E até meio escatológicas. Que o diga Renfield (Tony Haygarth) que ao acordar, depois que foi atacado pelo vampiro na forma de morcego, passa a ser seduzido por uma vontade peculiar de se alimentar de baratas.

Chamando a atenção para outra característica do filme que é a forma como as vítimas de Drácula acabam tendo efeitos colaterais diferentes, após serem atacadas.

Como no caso de Mina, que é dada como morta e acaba num estado de zumbi, na talvez mais impactante cena da película, quando Van Helsing e Seward vão até o túmulo da moça, e o professor Helsing desce até a catacumba onde deveria em tese estar o corpo de Mina, mas tem um “encontro imediato do pior grau” com a filha.

Uma cena que dizem ter sido terrível para Laurence Olivier que tinha acabado de perder a filha na vida real pouco tempo antes, o que aliás fica um tanto exposto nas feições do ator, que não estava muito bem de saúde à época das filmagens.

Mas calma que as particularidades deste Drácula não terminaram, pois como citei alguns parágrafos acima, este filme é sobretudo a respeito do conde e não do vampiro. Nos mostrando pela primeira vez um Drácula sedutor, extremamente autocentrado, com um semblante absolutamente normal, bem afastado por exemplo, da alegoria que Francis Ford Copolla fez Gary Oldman interpretar anos depois.

E que fora seus poderes, como se transformar em lobo, morcego ou em nevoa, pasmem, possui controle da mente. E não, não me refiro simplesmente à uma mera hipnose como descrito em algumas obras, mas sim controle da mente, algo que fica claro ter sido inspirado em “Guerra nas Estrelas”.

E não, este escriba não enlouqueceu, pois em determinado momento o conde da Transilvânia, para liberar Lucy de seu controle, faz exatamente o mesmo gesto com dois dedos que Obi Wan Kennobi (Alec Guiness) fez dois anos antes no filme de George Lucas.

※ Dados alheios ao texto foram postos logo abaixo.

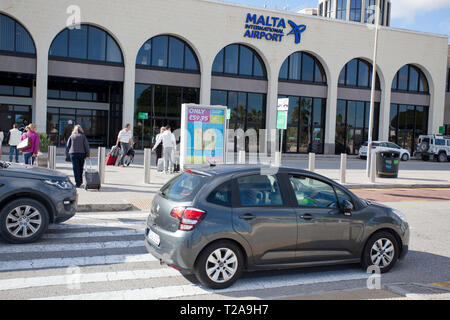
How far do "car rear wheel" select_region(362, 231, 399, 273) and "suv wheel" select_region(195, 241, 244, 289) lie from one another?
Answer: 1.97 metres

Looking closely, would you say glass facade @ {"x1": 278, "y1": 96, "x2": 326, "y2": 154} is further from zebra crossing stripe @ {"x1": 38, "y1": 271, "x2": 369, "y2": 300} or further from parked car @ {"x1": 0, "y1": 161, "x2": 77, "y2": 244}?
zebra crossing stripe @ {"x1": 38, "y1": 271, "x2": 369, "y2": 300}

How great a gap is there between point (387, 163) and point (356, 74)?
66.5 ft

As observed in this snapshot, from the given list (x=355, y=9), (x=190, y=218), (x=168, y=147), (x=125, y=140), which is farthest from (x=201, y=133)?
(x=355, y=9)

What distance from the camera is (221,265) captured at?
5234 millimetres

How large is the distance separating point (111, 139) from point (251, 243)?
2842 cm

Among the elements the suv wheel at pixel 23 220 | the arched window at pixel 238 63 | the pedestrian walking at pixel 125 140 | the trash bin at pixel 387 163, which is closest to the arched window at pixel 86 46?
the arched window at pixel 238 63

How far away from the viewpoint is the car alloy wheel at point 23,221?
6.88 meters

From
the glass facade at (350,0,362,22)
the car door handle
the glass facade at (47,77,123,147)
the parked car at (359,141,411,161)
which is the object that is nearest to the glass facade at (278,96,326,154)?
the parked car at (359,141,411,161)

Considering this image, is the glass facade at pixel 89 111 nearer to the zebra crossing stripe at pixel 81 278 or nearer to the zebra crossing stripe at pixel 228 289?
the zebra crossing stripe at pixel 81 278

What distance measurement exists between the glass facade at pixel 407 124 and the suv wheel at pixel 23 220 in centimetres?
3673

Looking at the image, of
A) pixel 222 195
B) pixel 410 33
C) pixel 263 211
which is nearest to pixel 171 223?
pixel 222 195
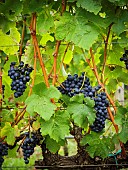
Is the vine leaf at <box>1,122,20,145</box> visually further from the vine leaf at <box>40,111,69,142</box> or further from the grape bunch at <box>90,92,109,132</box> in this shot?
the grape bunch at <box>90,92,109,132</box>

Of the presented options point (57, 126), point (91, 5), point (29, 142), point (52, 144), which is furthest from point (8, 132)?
point (91, 5)

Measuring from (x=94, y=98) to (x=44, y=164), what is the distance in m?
0.94

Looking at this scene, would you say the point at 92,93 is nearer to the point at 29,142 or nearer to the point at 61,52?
the point at 29,142

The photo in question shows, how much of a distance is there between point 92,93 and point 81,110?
0.46ft

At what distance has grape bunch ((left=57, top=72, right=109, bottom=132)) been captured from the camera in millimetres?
2293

Apesar da vontade inicial do diretor John Badham de fazer de seu “Drácula” uma homenagem explicita aos antigos filmes de terror, filmando em preto e branco, a Universal barrou a ideia.

Mesmo assim, ainda que “competindo” com ao menos mais dois filmes de vampiro lançados no mesmo ano (a saturação é um caminho bem curto para o fracasso nestes casos), a comédia “Amor à Primeira Mordida” e “Nosferatu”, alcançou o destaque merecido.

Portanto, mesmo que você (assim como eu), não seja muito fã do gênero, Drácula de John Badham é um filme obrigatório, de um diretor que com o passar dos anos mostraria toda sua versatilidade, como no já resenhado aqui “Trovão Azul", "Jogos de Guerra", "Tocaia" e tantas outras produções.

Fazendo aqui um filme de terror inteligente numa época em que as produções do gênero não tinham ainda ficado banalizadas pelos chamados filmes de slashers,  merecendo muito ser redescoberto pelas novas gerações.

E que não duvido, se surpreenderão, com a visão de Langella descendo por uma parede como um morcego na parede de uma caverna. Ganhando suas mentes ao ponto de torcerem pelo vampiro na sequência final deste clássico.